>> Begin Data for the task
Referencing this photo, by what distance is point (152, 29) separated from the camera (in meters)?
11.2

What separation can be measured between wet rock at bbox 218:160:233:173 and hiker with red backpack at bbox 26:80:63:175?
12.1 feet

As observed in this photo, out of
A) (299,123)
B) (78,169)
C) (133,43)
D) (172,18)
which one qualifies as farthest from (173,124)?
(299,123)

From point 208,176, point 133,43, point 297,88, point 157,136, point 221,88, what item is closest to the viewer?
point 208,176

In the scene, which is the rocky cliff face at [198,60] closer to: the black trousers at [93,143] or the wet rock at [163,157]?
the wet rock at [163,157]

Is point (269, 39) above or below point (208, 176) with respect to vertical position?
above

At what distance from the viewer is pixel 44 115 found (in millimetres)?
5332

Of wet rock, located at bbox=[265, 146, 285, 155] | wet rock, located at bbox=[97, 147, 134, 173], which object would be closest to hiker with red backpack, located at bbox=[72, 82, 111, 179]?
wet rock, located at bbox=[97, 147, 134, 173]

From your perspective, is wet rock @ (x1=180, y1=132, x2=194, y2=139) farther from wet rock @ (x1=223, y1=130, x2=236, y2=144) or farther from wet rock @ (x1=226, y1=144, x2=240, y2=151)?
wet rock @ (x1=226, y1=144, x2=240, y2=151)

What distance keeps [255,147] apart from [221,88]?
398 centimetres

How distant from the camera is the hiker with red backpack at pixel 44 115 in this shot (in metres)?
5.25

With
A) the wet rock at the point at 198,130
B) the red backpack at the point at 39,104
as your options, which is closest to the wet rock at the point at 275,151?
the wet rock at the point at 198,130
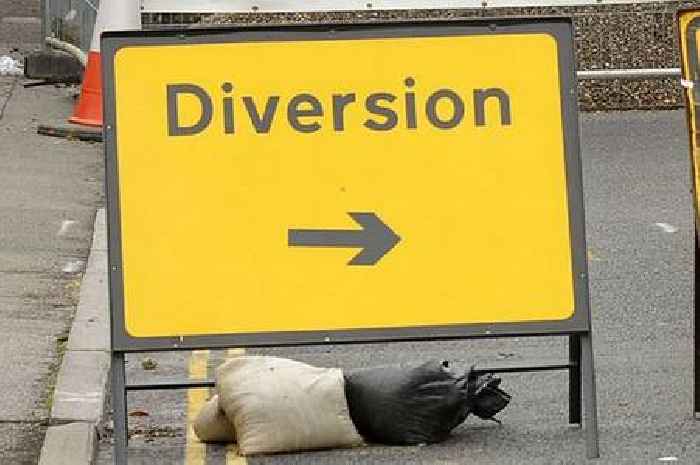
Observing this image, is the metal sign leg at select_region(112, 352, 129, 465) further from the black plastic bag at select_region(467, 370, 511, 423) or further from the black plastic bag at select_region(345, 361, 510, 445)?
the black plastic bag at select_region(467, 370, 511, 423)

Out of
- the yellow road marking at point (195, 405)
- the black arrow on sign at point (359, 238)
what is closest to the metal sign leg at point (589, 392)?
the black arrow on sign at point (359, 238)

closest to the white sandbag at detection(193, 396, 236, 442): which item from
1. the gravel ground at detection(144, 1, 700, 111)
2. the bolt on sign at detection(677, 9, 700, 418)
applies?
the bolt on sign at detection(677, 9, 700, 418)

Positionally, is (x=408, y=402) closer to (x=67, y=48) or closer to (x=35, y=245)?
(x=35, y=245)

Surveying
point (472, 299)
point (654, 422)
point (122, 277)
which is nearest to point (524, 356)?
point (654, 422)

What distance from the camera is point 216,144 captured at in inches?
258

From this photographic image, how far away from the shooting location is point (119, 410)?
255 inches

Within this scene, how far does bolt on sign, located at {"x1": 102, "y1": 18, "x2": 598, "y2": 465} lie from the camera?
>> End Data for the task
>> Begin Data for the task
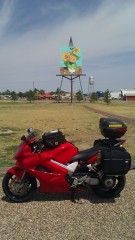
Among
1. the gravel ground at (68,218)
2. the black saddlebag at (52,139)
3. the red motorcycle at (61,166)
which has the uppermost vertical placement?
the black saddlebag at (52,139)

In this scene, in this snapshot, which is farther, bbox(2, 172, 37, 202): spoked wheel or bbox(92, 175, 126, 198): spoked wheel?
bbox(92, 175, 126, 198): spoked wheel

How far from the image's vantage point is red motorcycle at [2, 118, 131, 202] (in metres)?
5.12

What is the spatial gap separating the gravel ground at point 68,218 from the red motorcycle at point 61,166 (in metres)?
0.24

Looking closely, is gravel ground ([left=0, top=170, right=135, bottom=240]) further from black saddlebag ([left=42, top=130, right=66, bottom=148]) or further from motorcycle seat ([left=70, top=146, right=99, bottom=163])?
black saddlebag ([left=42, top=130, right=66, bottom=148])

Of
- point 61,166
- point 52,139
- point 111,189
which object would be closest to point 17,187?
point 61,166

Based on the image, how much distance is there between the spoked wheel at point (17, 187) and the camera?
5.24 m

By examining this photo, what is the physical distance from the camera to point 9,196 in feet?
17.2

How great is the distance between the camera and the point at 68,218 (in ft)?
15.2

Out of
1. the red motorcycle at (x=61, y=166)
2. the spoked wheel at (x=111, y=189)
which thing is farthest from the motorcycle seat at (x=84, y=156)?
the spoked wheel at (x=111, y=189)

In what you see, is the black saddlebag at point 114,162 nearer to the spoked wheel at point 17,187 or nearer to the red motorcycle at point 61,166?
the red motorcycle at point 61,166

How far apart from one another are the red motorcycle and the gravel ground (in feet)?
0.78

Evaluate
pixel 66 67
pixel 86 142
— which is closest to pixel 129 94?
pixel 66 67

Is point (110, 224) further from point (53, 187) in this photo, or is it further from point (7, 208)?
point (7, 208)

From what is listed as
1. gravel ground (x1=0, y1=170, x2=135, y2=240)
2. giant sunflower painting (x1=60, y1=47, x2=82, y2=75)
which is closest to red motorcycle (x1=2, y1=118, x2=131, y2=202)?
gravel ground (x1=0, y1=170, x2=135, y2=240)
>> End Data for the task
>> Begin Data for the task
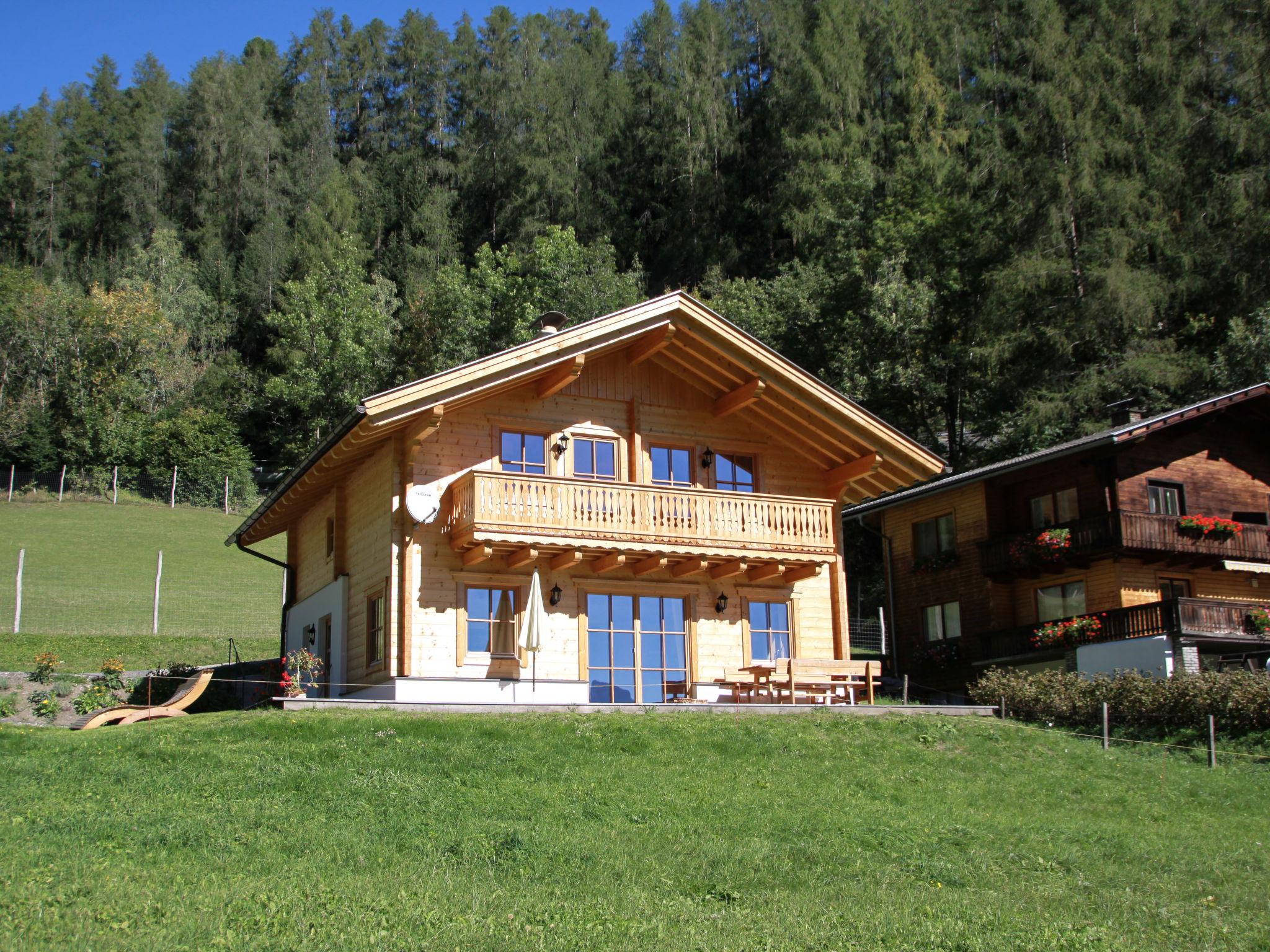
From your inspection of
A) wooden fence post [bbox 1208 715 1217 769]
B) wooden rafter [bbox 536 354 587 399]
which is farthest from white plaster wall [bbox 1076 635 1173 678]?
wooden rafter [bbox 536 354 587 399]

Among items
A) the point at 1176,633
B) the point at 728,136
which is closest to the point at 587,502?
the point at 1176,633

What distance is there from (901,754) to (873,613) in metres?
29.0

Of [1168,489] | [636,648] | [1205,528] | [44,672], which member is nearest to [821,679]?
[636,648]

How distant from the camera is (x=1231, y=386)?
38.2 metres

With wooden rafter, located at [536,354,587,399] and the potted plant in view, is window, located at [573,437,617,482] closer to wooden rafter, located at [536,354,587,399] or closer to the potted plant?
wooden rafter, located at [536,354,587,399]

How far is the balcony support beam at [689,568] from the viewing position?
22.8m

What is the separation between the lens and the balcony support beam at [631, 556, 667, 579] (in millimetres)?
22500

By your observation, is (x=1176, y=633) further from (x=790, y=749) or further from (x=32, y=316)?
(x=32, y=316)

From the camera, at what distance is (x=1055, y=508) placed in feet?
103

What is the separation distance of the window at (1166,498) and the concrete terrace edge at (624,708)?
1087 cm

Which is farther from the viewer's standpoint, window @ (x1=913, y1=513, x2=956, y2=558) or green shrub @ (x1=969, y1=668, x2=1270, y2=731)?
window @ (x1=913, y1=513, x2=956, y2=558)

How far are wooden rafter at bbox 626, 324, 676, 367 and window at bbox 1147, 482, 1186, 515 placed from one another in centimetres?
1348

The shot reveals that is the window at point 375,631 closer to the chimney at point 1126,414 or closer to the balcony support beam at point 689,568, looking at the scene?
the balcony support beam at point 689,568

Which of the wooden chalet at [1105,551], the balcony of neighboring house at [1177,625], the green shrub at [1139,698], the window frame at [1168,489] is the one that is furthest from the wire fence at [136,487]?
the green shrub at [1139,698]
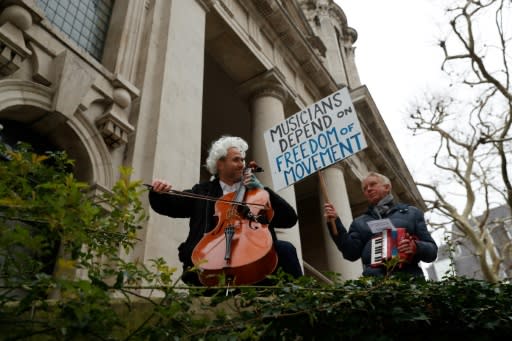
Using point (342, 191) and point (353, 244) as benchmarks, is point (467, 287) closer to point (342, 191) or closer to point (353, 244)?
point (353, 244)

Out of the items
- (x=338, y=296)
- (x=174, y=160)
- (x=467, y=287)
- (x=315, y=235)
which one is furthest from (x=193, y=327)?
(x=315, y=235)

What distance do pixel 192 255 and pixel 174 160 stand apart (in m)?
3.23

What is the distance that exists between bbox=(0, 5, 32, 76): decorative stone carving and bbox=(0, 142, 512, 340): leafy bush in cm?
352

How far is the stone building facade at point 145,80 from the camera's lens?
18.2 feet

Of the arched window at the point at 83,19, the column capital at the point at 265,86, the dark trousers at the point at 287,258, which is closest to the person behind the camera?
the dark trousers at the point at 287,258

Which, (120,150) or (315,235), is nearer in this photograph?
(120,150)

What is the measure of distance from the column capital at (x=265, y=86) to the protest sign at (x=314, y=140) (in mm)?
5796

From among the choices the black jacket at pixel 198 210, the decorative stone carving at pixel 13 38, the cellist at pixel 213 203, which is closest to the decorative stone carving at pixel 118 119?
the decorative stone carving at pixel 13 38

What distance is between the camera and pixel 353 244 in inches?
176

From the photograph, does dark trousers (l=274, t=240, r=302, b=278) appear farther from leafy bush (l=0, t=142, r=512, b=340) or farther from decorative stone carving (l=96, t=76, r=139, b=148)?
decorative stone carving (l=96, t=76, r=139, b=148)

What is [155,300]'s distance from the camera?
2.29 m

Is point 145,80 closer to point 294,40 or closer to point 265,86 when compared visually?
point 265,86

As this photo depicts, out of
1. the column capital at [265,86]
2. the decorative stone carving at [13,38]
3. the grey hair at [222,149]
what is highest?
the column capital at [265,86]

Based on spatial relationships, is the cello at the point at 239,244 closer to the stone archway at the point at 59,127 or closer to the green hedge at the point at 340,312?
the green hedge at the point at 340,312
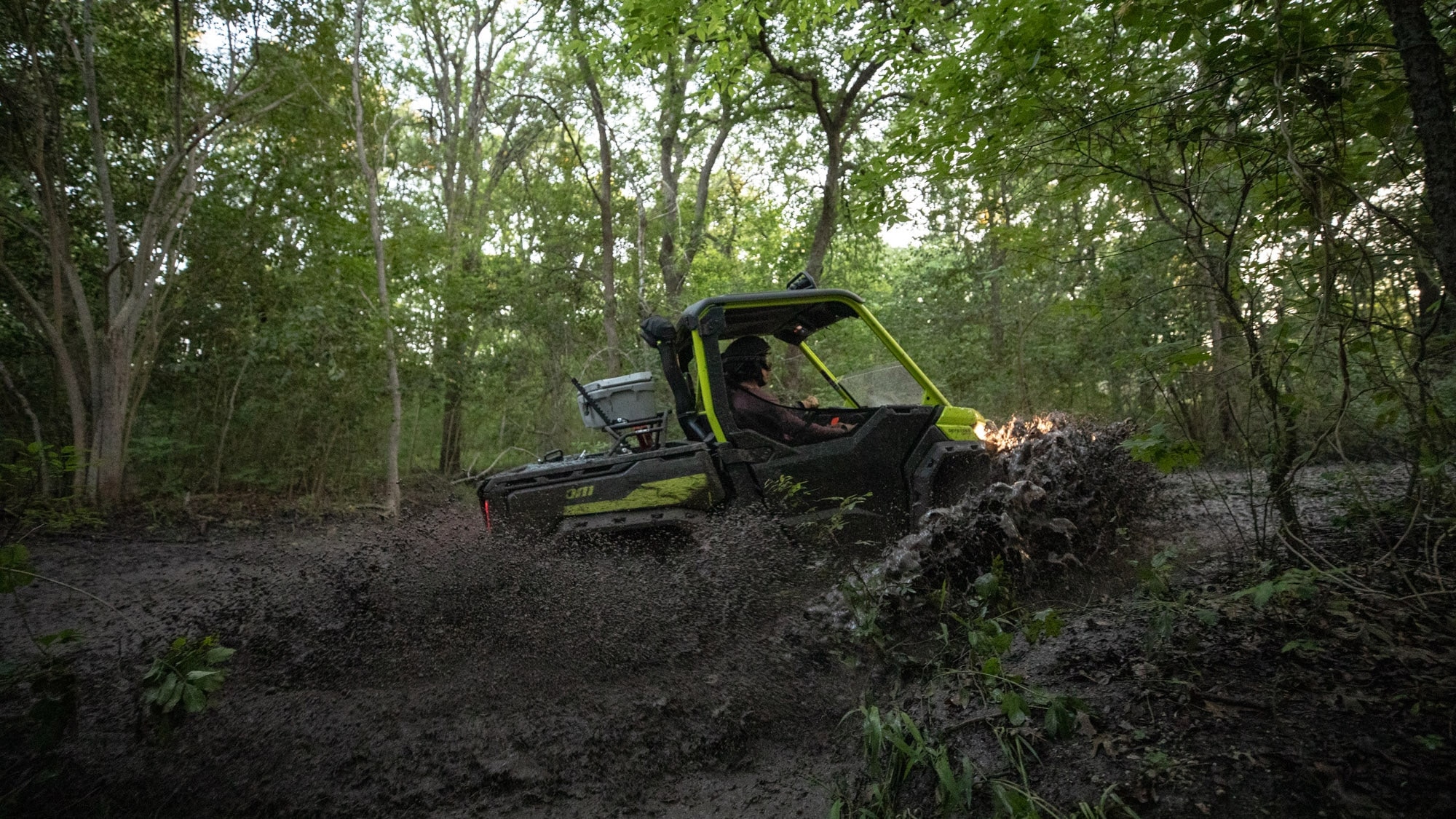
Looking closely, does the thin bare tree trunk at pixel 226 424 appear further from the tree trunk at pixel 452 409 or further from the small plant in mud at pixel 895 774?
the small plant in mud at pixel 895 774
>> End Data for the task
> _Task brief_
How many lines in the rows above contain the string "millimetres", counting case as significant? Reply with the number alone.

> _Solution to the exercise_
2